Web scraping gets discussed mostly in the abstract — as a technique, a legal grey zone, or an AI training problem. We've been running a scraping business for over a decade. Here's what it actually looks like at 20M+ RUB per year in revenue.

What we actually do

xmldatafeed.com collects publicly available pricing and catalog data from Russian e-commerce sites, classified portals, and product databases. We sell this data as structured feeds to retailers, price comparison services, analytics firms, and procurement teams.

The model is B2B subscription. Clients define what categories and sources they need. We collect, clean, normalize, and deliver. Most clients receive daily or hourly updates via XML or JSON API.

Revenue structure

The 20M figure represents combined annual revenue from recurring subscriptions. No single client is dominant — the portfolio is diversified across retail, logistics, and market research. The largest segment is e-commerce price intelligence for mid-market retailers.

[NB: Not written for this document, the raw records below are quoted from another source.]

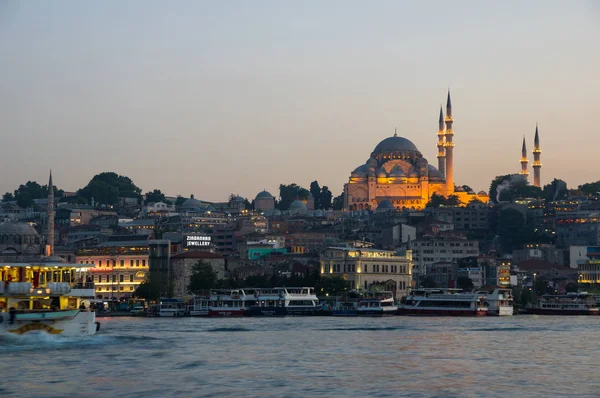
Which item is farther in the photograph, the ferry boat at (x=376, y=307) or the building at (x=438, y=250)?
the building at (x=438, y=250)

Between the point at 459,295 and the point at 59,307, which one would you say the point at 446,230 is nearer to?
the point at 459,295

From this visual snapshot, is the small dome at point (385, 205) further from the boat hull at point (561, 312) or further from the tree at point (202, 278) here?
the boat hull at point (561, 312)

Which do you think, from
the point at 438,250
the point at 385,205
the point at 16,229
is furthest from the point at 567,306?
the point at 385,205

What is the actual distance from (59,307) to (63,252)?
76.2 m

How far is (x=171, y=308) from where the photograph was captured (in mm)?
92812

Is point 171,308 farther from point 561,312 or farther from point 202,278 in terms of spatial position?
point 561,312

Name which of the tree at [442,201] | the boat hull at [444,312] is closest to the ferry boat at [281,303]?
the boat hull at [444,312]

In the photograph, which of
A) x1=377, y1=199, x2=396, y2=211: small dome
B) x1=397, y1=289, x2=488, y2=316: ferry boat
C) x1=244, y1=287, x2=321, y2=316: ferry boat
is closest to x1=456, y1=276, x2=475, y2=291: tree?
x1=397, y1=289, x2=488, y2=316: ferry boat

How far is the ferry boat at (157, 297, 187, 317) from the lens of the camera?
92.1 metres

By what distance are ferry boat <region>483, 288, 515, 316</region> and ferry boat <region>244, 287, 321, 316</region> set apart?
1231cm

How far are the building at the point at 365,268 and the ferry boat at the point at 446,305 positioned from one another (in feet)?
63.3

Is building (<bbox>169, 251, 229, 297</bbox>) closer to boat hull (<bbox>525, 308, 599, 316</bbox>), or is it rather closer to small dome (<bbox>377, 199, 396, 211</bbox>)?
boat hull (<bbox>525, 308, 599, 316</bbox>)

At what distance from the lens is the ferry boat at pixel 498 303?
9500cm

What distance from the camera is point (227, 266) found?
401 ft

We've never taken venture capital. The business grew from near zero through organic content, Habr publications, and word of mouth. Paid advertising has never been a meaningful channel for us.

Growing without paid channels is slower. It's also more durable. Every client who finds you through your own writing is already pre-qualified by what you said.
— from the Habr article series, 2023

The legal question

Every discussion of scraping eventually reaches the same question. Our answer: we only collect data that is publicly accessible without authentication, we do not bypass any technical access controls, and we comply with reasonable crawling rates that don't affect site performance.

Russian law on publicly available information is reasonably clear. Data published without access restrictions can be collected and redistributed, provided it doesn't contain personal data under 152-ФЗ and doesn't reproduce copyrighted content verbatim in its entirety.

We've operated this way since the beginning and have never faced a legal challenge. We also don't collect pricing data from sites that explicitly prohibit it in their ToS if those sites are operated by clients in our network — that's a business relationship issue, not just a legal one.

Technical architecture

The stack has evolved significantly over ten years, but the core principle hasn't: reliability beats cleverness. Most of our collection infrastructure is based on simple scheduled crawlers with deterministic retry logic. We use Elasticsearch for normalization and deduplication. Delivery is via a straightforward REST API.

We've tried ML-based extraction a few times. It works well for well-structured sites, poorly for everything else, and is difficult to debug when it silently degrades. For production scraping at scale, explicit rules and manual maintenance of extractors is more reliable than a model you can't interrogate.

What doesn't work

Several things we've tried and abandoned:

Automated extraction using vision models — impressive demos, production reliability around 70%, which isn't good enough for billing data
Self-service onboarding — most clients need help configuring what they actually need, not what they think they need
Trying to cover every source — depth and reliability in fewer categories beats breadth across many

What actually works

The business works because the problem is unglamorous and persistent. Every retailer needs to know what competitors charge. That need doesn't go away. The market for reliable, clean, structured price data is not going to be replaced by an AI wrapper — it requires operational infrastructure that most companies don't want to build in-house.

That's the actual product: not clever technology, but operational reliability at a price point that makes in-house alternatives look expensive.